Algo na mente de Visus estava errado, aquilo era inconcebível! Como uma criatura pode abrir mão da maravilhosa solidão e da possessão para ter um simples sorriso de volta? Qual foi o ganho que aquela Leprechaun teve? Externou este último comentário à Oculus, tendo como resposta a seguinte frase: “É necessária muita coragem para se contrapor à seus inimigos, mas é necessária ainda mais coragem para se contrapor aos seus amigos.”
Foi como se uma erupção de emoções tivesse estourado na mente de Visus, todas agonizantemente felizes e encantadoras. Inicialmente Visus fez um esforço hercúleo pra não dar atenção àquele mar de sentimentos, mas foi vencido ao abrir os olhos.
Visus não acreditava no que via, era absurdamente louco demais para sua mente. Via algo mais do que o mundo cinzento que sempre o cercou. Era loucura, sabia, afinal aquele mundo sempre fora composto por um degradê cinzento. Mas aquela cena marcou-o profundamente, algo que nunca esperara sentir: as duas Leprechauns trajavam casacos verdes, uma tendo um tom um pouco mais claro do que o da colega, com sapatos avermelhados recobertos por uma fivela dourada em cinta marrom. O pigmento de suas peles passara daquele cinza-claro para um rosa-salmonado, refletido intensamente pela luz solar.
Sua mente discorria em pensamentos loucos tentando alcançar alguma compreensão sobre aquela situação. Não entendia como aquele mundo poderia existir, ou mesmo, como sua mente havia se tranformado daquela forma. Olhou ao redor, e cada nova imagem que encontrava seus olhos vibravam com as mais lindas cores, os mais vívidos tons. Viu o sol dourado iluminar o pedaço de terra marrom em seus pés, viu as casas dos seus meio-parentes Leprechauns, um degradê que ia de um intenso azul-celeste para um verde-limão. A jaqueta de couro, outrora cinza claro, passara para um verde-bandeira magnífico, que combinava muito bem com os sapatos verde-musgo afivelados (a fivela trazia um trevo verde-limão adornado). A barba em seu rosto passara do pálido cinza tradicional para um vermelho vibrante, e até aquele cachimbo transformara-se em uma verdadeira obra prima feito de raiz de roseira.
Visus estava incrédulo, seu mundo fora bagunçado em apenas uma ação, e pior, uma ação que ele sempre considerou desprezível. Seu meio-parente Oculus olhava-o com aquele familiar sorriso nos lábios, o que intrigou Visus e o levou a questioná-lo sobre as razões por trás daquela louca transformação. Oculus disse-lhe:
“Visus, você passou a vida como um Clurichaun, isolado e ávido por bebidas, dores e solidão. A falta de motivação para se engajar em relações frutíferas por conta de valores pessoais levou-o a ver todos como inimigos, sedentos por todas as posses e alegrias que você havia arduamento acumulado. Não demorou muito para tornar-se amargo, mal-humorado, ranzinza e, claro, cada vez mais só.

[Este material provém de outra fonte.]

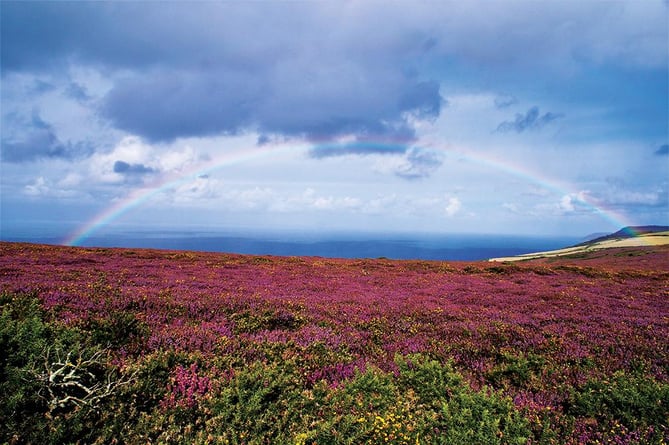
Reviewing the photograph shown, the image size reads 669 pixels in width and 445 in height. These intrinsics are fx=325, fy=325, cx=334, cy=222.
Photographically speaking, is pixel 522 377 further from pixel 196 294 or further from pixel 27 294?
pixel 27 294

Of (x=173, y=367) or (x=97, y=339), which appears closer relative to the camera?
(x=173, y=367)

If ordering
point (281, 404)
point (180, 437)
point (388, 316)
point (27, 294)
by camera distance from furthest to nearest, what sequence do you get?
point (388, 316), point (27, 294), point (281, 404), point (180, 437)

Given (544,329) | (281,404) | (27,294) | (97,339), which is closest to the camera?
(281,404)

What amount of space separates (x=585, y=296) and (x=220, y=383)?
18.0 m

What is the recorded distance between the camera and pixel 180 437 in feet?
13.7

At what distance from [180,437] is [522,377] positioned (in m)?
6.12

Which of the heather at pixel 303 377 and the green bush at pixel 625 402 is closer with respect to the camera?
the heather at pixel 303 377

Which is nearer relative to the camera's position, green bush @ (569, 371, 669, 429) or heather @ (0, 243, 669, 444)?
heather @ (0, 243, 669, 444)

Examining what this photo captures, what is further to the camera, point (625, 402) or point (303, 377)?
point (303, 377)

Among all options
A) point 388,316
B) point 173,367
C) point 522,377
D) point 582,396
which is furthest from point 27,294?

 No entanto, essa visão acabou privando-o de aventuras explêndidas, de ensinamentos valiosos e de choques de valores com seus iguais. Como você vê os acontecimentos de hoje?”

Depois de muitos minutos pensando, Visus respondeu:
“Não importa que o ser seja meu amigo ou inimigo. O importante é que todo ser pode ser meu professor.”
Visus olhou para baixo, e viu seu antigo sapato negro transformar-se no belo sapato verde-musgo afivelado. Sua blusa cinza rasgada dera lugar a uma suntuosa jaqueta verde-bandeira. Colocou as mãos no queixo esguio, apenas pra ser surpreendido com uma espessa barba. A antiga boina carcomida deu lugar ao chapéu verde afivelado.
De Clurichaun passou a Leprechaun, o mal-humor deu lugar a alegria contagiante, cada nova relação trazendo mais tonalidades para aquela louca realidade. Seu mundo cinzento fora recoberto por um degradê multi-colorido. Visus sentia-se, enfim, pleno.